The sole agenda item, he said, “was to talk about things of God and pray.”

Hybels said the president has increased in his “desire to know God.”

“Know in the depth of your being that you are loved by God and not incidentally by many, many of us,” Hybels said, according to The Times.

In interceding for the president, National Association of Evangelicals President Don Argue prayed, “We confess that many of us have not prayed for the president as your Word directs. We do ask for your forgiveness and pledge that every day, every day we will earnestly and sincerely pray for him.”

International evangelist Luis Palau offered the benediction at the prayer service.

While some evangelical leaders joined with Catholic, Jewish and Muslim officials to participate in the prayer service, some evangelicals joined with other pro-life activists to protest Clinton’s abortion rights advocacy. On the inaugural parade route, about two dozen protesters, according to The Times, displayed posters, some nearly six feet tall, of photos of aborted babies.

Before the president was sworn in, evangelist Billy Graham prayed.

“Where there’s been failure, forgive us; where there’s been progress, confirm; where there’s been success, give us humility and teach us to follow your instructions more closely as we enter the next century,” Graham prayed.
When he was sworn in by Chief Justice William Rehnquist, Clinton placed his left hand on the Bible, with it opened to Isaiah 58:12, according to The Post.
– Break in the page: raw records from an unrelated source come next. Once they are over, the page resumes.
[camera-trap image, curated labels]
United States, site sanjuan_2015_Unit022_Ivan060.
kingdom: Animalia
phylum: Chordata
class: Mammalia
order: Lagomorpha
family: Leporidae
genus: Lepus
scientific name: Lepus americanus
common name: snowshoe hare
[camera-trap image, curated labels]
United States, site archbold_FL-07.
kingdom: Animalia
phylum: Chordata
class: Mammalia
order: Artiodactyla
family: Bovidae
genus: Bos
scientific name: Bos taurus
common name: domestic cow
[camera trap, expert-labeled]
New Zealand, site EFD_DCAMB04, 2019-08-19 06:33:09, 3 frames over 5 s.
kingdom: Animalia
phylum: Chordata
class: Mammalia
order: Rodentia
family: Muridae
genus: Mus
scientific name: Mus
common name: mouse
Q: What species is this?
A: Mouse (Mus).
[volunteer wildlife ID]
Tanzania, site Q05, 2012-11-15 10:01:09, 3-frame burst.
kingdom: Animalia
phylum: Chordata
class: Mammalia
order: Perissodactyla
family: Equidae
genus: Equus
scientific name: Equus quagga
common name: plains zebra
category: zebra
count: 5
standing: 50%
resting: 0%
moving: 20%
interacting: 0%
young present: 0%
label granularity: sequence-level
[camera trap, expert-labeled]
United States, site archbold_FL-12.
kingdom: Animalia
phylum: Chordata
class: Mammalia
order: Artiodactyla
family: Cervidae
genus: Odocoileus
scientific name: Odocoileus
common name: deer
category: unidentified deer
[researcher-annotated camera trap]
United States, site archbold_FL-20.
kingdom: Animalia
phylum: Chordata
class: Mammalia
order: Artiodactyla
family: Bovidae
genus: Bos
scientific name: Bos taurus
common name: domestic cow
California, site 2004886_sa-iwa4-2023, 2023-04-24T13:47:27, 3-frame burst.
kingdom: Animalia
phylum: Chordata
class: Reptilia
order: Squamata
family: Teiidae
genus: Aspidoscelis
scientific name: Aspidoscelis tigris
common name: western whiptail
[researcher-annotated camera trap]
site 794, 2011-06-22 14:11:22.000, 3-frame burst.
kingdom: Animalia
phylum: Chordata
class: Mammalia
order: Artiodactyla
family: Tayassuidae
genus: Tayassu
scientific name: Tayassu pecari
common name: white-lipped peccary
The verse reads, “And they that shall be of thee shall build the old waste places: thou shalt raise up the foundations of many generations; and thou shalt be called, The repairer of the breach, The restorer of paths to dwell in.”

Preceding Clinton as Southern Baptists to the White House were Harry Truman and Jimmy Carter, also Democrats. Truman served out the fourth term of Franklin Roosevelt at the New Deal leader’s death but was elected president only once, in 1948. Carter won the 1976 election but lost in 1980.